Turtles, bats and atmospheric gas bring new staffer to science and technology committee
Victoria Johnston has worked with sea turtles and fruit bats. She now works with a different kind of animal: lawmakers.
The 24-year-old Columbia University graduate has joined the House Science and Technology Committee as a research assistant.
Johnston majored in astrophysics and, while pursuing her degree, began work on a NASA-funded project to help build a spectrometer. (A spectrometer, she patiently explains, “looks at light in different wavelengths. It’s basically a very technologically advanced prism.”)
She worked alongside two teams of French scientists, who had to make a special sleeping bag and build a gondola for the spectrometer to keep it warm and safe for the project’s next step: launching it in a helium balloon.
“We were looking at the movement of gas outside the galaxy,” she says.
Johnston’s scientific pursuits came back down to earth when she went to the Greek island of Crete to volunteer for the country’s sea turtle protection society. She tracked the locations of the mother turtles’ nests and worked to keep tourists and other dangers away so that the eggs could hatch undisturbed.
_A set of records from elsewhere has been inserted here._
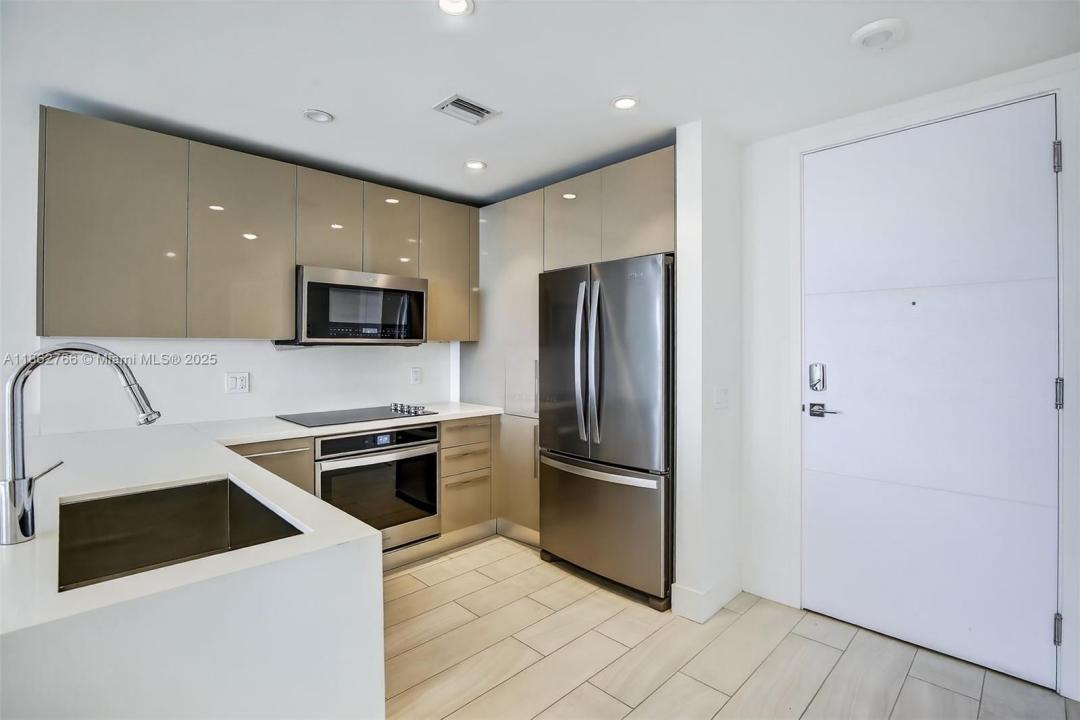2000 Metropica Way 2302, Sunrise, Flórida 33323, Estados Unidos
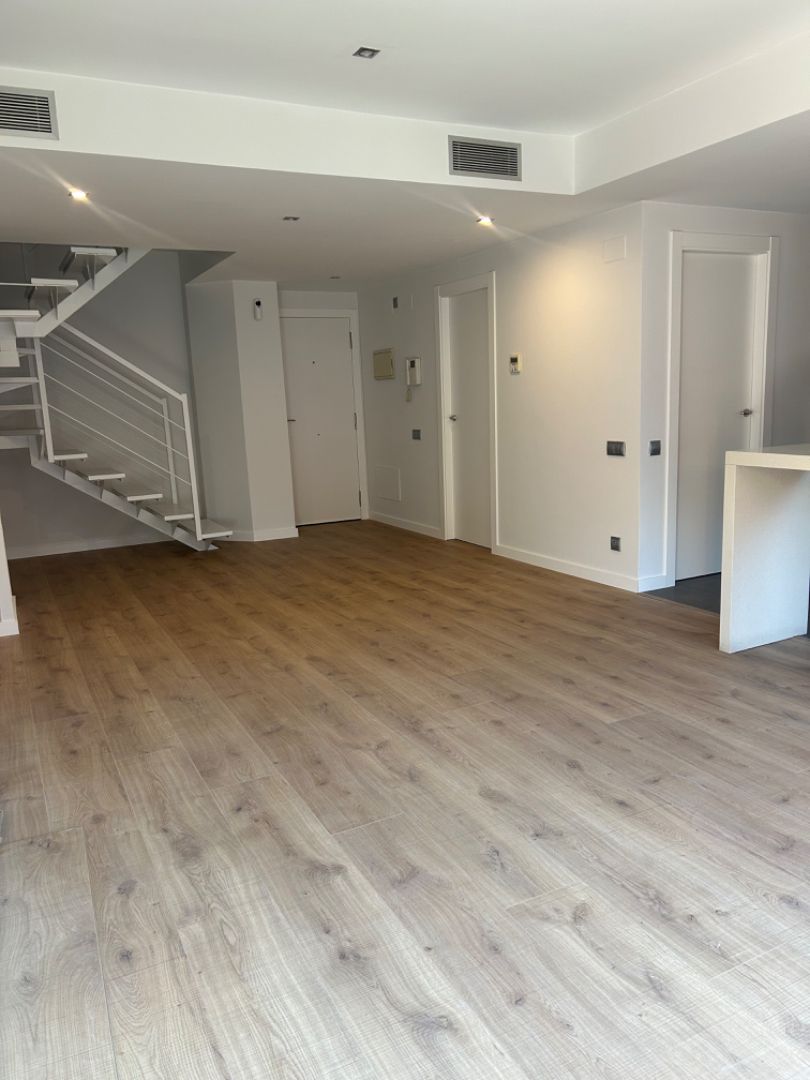 Duplex for sale in Sabadell  with Air Conditioner, Parquet flooring and Terrace
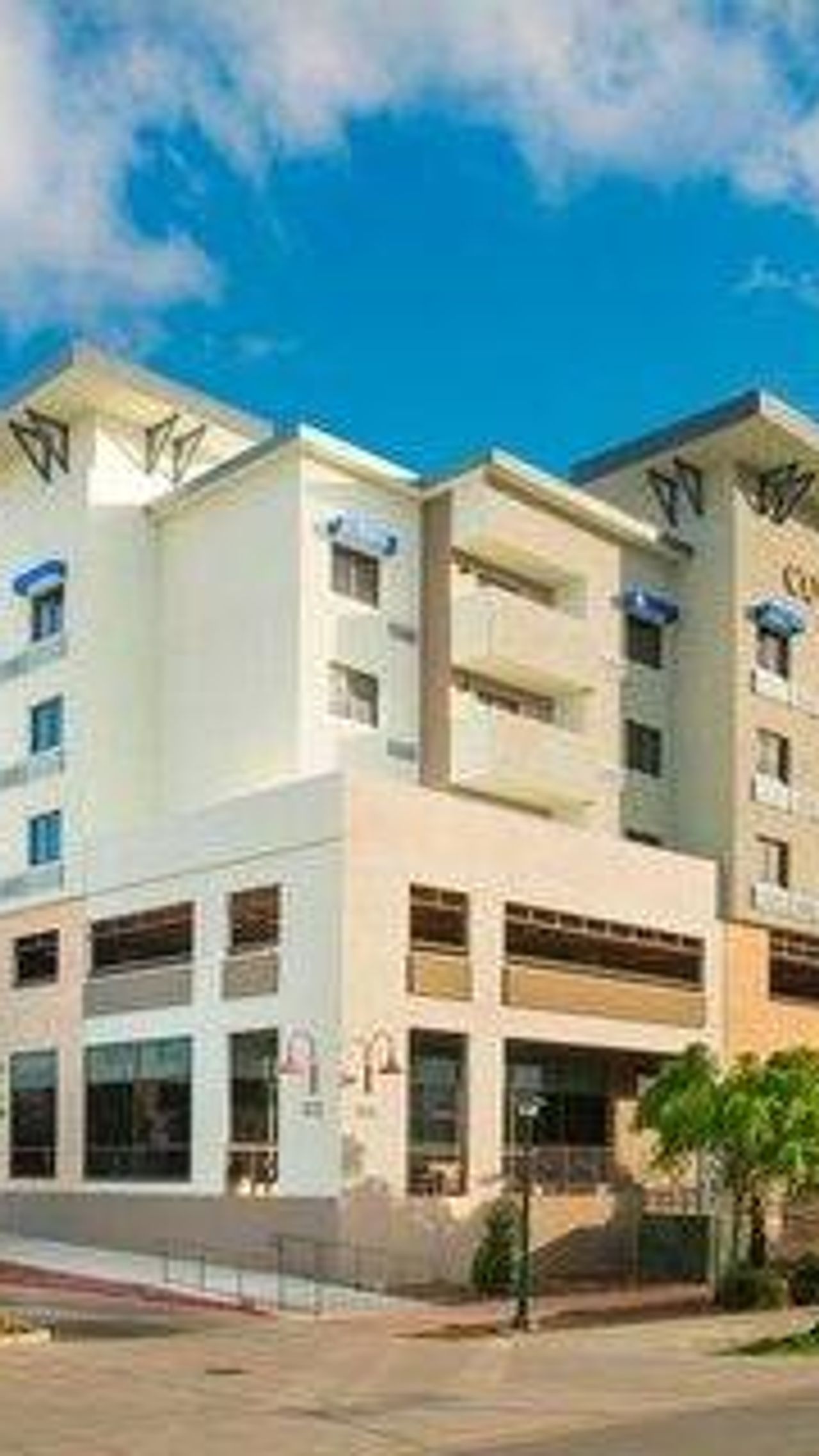 Photo of Courtyard Redwood City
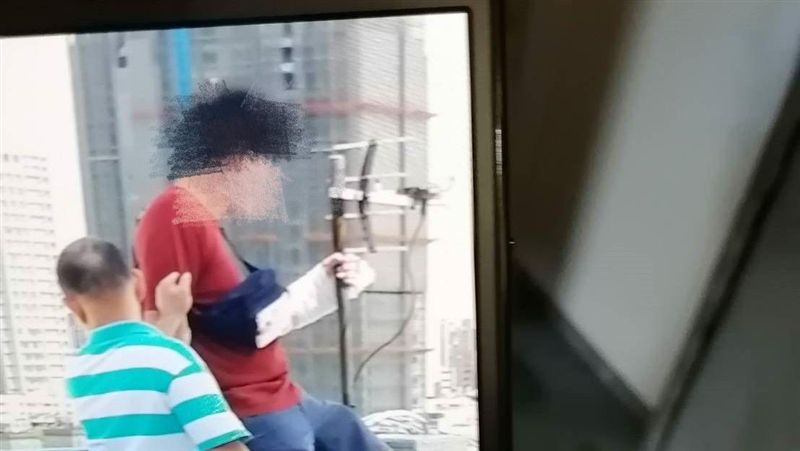 快訊／男持刀揮舞與衛生局人員僵持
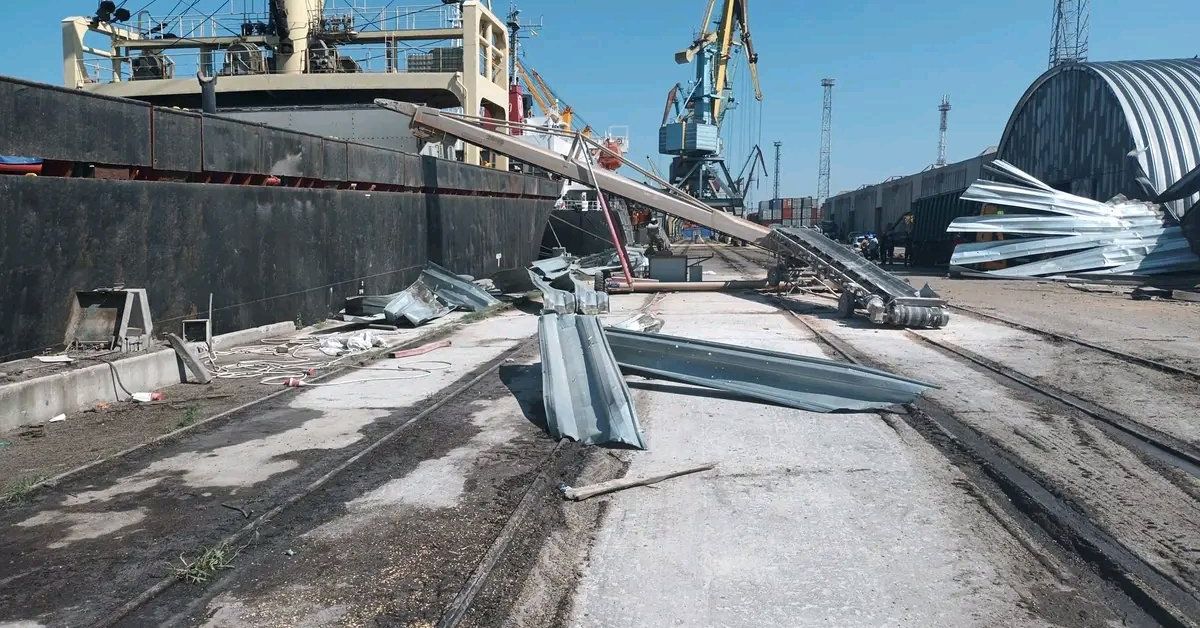 Около 30 кораба са на котва край ключовото украинско пристанище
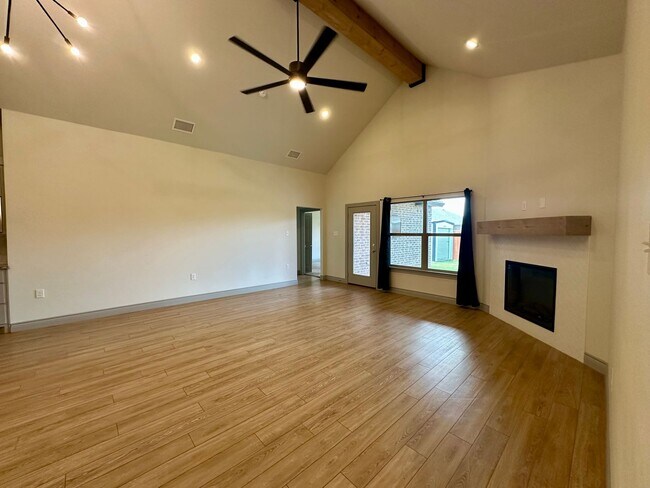 Foto del edificio - Self Showing - Beautiful 4 Bed 2 Bath - Co...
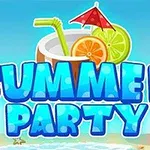 Nápis Summer Party na pláži s tropickým kokteilom, pomarančom, limetkou a slnečníkom v pozadí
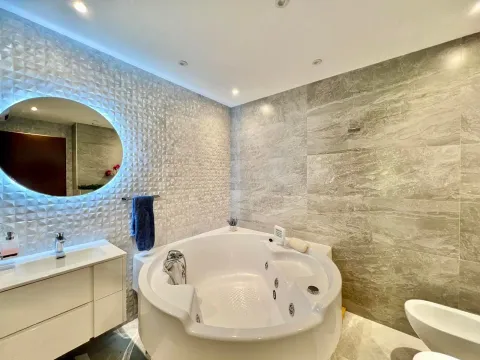 Rent, three bedroom apartment, 165m², Gorica C, Podgorica - image 9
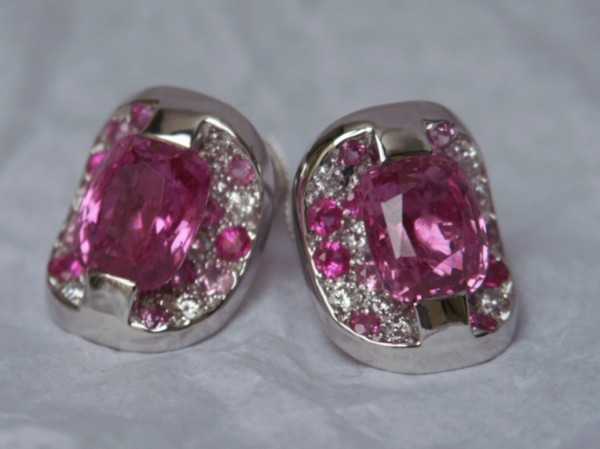 Boucles d'Oreilles Or, Saphirs Roses, Diamants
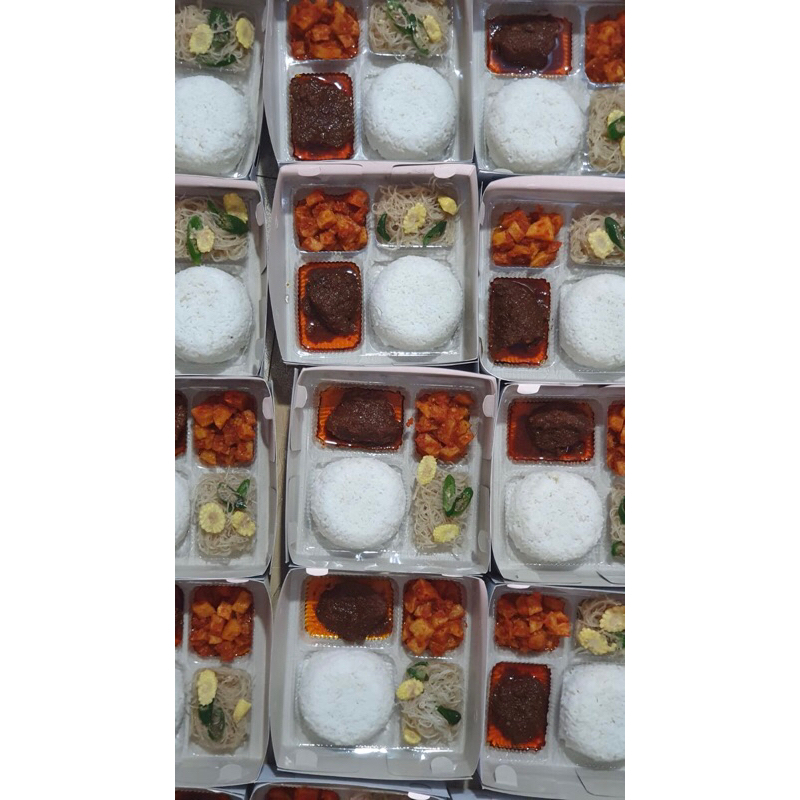 

Nasi Box Daging
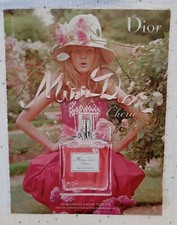 Publicité papier Parfum. Perfume Ad  C. Dior Miss Dior Chérie de 2010
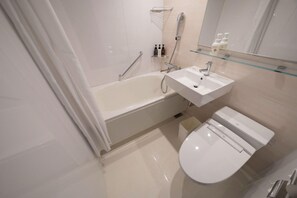 A modern bathroom with a bathtub, a sink, and a toilet. - Book Hotel Kyotokujo (Otsu)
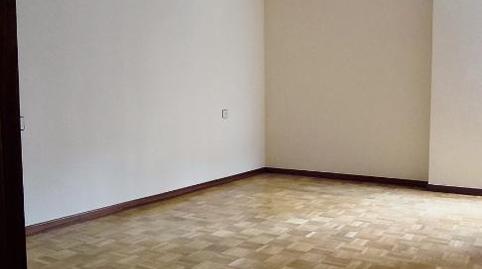 Foto 4 de Piso de alquiler en Pintor Aurelio Verá-fajardo Kalea, 10, San Martín, Vitoria - Gasteiz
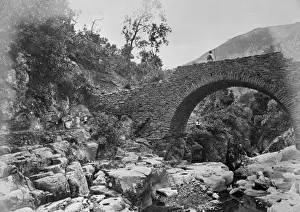 Azores Landscape Drucke: Bridge over stream bed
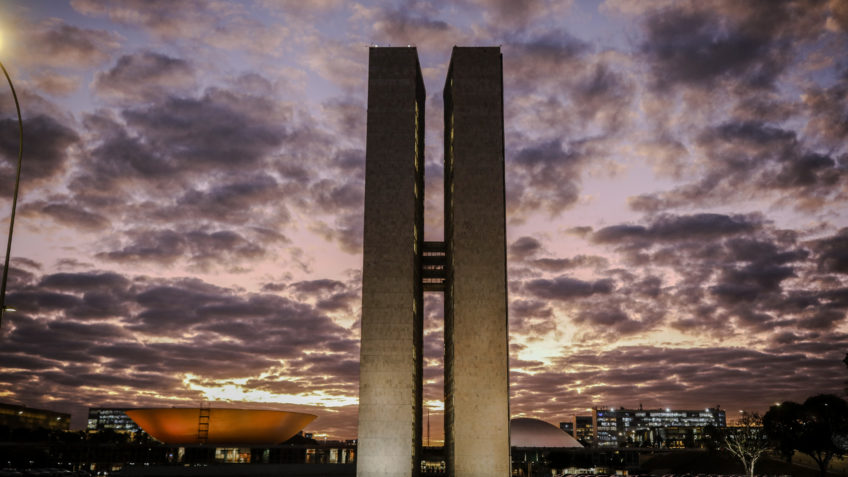 Instituição do Senado diz que ajuste fiscal será inevitável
Johnston also spent time in Australia helping a researcher put tracking devices on a type of fruit bat called a Flying Fox.
She says her new position complements her previous experiences.
Johnston saw “the funding side” of science while working on the NASA project and the “volunteer side” while working abroad.
“I thought it would be interesting to see it from the government side,” she said.
McCollum scheduler waited patiently to exercise his rights
Ben Peterson waited 10 hours to vote for the losing candidate in the 2004 presidential race, and all he got was an “I voted” sticker.
Peterson, the new scheduler for Rep. Betty McCollum (D-Minn.), affixed that sticker to the inside of his wallet to serve as a constant reminder of the time he had to commit to cast his first presidential vote.
Peterson was a freshman at rural Ohio’s Kenyon College at the time, and he had planned a morning trip to the polls so that he could vote before heading to class. The precinct had two voting machines for the town’s 200 people and two more machines for the college’s 1,600 students, faculty and staff.
“The line stretched out the door,” he says. He felt it was important to cast his vote, though, and took his place at the back of the line. Ten hours later — after making friends with the strangers around him, being offered pizza and hearing professors’ exhortations to stay in line — Peterson pulled the lever.
“We were on the news — we were one of the last voting polling places to close in the nation,” he says.
To commemorate the event, he made sure to get his sticker, even though that, too, was a task.
“I walked up to the woman, and I said, ‘Can I have my “I voted” sticker?’ ” he said. “She said, ‘I don’t have any with me.’ And I pretty much had to demand my sticker.”
That was the beginning of Peterson’s interest in electoral politics, as well as a new approach to voting.
“Needless to say, in 2006, I voted absentee,” he said. “I will probably do so again this year.”